You can ease your aches with the right foods. A recent research study suggests that some pack as much pain-fighting potency as common pain medications like ibuprofen. Beth Reardon, M.S., R.D., a nutritionist at Duke Integrative Medicine at Duke University Medical Center in Durham, North Carolina says, "What we eat has a dramatic impact on levels of pain in the body."



Red grapes

This deeply hued fruit contains resveratrol, a powerful compound that blocks the enzymes that contribute to tissue degeneration. In lab experiments at Rush University Medical Center in Chicago, IL, resveratrol protected against the cartilage damage that causes back pain.

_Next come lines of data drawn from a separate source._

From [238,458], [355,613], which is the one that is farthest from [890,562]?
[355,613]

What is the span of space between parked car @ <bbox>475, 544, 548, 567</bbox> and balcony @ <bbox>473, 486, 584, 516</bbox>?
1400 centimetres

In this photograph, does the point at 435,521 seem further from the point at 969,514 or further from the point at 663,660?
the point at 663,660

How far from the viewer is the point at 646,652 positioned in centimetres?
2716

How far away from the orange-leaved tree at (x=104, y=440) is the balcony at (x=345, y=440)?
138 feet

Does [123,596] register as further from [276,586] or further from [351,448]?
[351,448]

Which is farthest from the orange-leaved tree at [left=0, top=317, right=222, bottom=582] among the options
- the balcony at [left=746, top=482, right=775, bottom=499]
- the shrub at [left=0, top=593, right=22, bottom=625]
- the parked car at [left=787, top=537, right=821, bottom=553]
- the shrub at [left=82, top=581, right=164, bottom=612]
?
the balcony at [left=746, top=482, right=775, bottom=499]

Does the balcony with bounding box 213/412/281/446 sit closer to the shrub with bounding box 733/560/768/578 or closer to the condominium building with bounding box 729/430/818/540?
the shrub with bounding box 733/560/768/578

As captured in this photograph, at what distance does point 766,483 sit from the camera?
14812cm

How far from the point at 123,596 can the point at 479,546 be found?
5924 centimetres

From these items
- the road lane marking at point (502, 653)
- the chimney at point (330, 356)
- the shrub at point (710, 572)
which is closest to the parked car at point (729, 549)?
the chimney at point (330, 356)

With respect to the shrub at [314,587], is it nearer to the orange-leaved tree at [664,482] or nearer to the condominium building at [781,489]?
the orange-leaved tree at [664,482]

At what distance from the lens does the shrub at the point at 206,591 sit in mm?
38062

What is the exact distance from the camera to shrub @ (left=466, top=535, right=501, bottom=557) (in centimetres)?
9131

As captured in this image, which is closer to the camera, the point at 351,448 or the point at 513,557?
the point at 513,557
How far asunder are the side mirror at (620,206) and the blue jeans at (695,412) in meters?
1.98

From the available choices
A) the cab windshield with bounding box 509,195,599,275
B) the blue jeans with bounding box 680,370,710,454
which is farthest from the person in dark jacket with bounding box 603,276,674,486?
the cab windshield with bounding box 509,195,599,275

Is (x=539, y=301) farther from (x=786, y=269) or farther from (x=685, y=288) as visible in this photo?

Although this research is preliminary, it can’t hurt to fill up on foods rich in resveratrol, including blueberries and cranberries. Or a glass of red wine, if your diet permits it. According to Rush researcher and bio-chemistry instructor Xin Li, M.D., Ph.D. resveratrol in red wine is far more easily absorbed due to the form it is in.

Ginger

Ginger has long been used as a digestive aid and is an effective pain killer. According to a six-week University of Miami study, almost two-thirds of patients with chronic knee pain reported less soreness upon standing after taking a ginger extract. Those who consumed ginger also reported less pain after walking 50 feet than did those taking a placebo – and they needed less pain medication. Christopher D. Black, Ph.D., assistant professor of kinesiology at Georgia College and State University in Milledgeville, Georgia says ginger relieves pain by blocking an enzyme that is a key component of the inflammatory process. Two to three teaspoons or cut a small slice of fresh ginger root a day should do the trick. The ginger can be added to a stir-fry or soup.

Soy

Adding some soy to your diet can cut your osteoarthritis knee pain by 30 percent or more. An Oklahoma State University study found that consuming 40 grams of soy protein daily for three months slashed patients’ use of pain medication in half. According to Bahram H. Arjmandi, Ph.D., R.D., professor at Florida State University, the secret lies in soy’s isoflavones which are plant hormones with anti-inflammatory properties.
Tofu, soy milk, soy burgers, and edamame are some soy options.

Cherries

High amounts of antioxidants called anthocyanins are the key to cherries’ pain-fighting power. In a U.S. Department of Agriculture study, participants who ate 45 Bing cherries a day for 28 days reduced their inflammation levels significantly. A John Hopkins study of rats given cherry anthocyanins also suggested that these substances might protect against arthritis pain. According to a University of Vermont study, a cherry-juice drink reduced symptoms of muscle damage among men exercising. Their pain scores dropped significantly compared with the scores of those who did not drink the juice.

Turmeric

A recent Thai study found that the spice common in many Indian foods fights the rheumatoid pain as effectively as ibuprofen. According to research on rats at the University of Arizona, turmeric also seems to inhibit the destruction of joints from arthritis.

Turmeric inhibits a protein called NF-kB; when turned on, this protein activates the body’s inflammatory response, leading to achy joints.

Add a little turmeric to your cooking.

Coffee 

Ever wonder why so many over-the-counter cold and headache medications contain caffeine? Studies show it enhances the effects of common painkillers such as aspirin and acetaminophen. But recent data suggest caffeine has pain-lowering powers of its own-at least when it comes to the pain associated with exercise. University of Georgia researchers found that moderate doses of caffeine-equivalent to two cups-reduce post-workout pain by almost 50 percent. Caffeine seems to raise your pain threshold, making it easier to keep exercising.

Fish

The omega-3 fatty acids in fish, which help keep your heart in top shape, fish may also tame the pain or inflammation of rheumatoid arthritis, migraines, and certain autoimmune diseases.
Aim for two to four meals a week of fatty fish such as salmon, sardines, or trout. If you don’t like fish, consider a daily supplement containing both EPA and DHA, the key omega-3 fats.
Note: if you are on a blood thinner, check with your doctor first; omega-3s may increase that drug’s effects.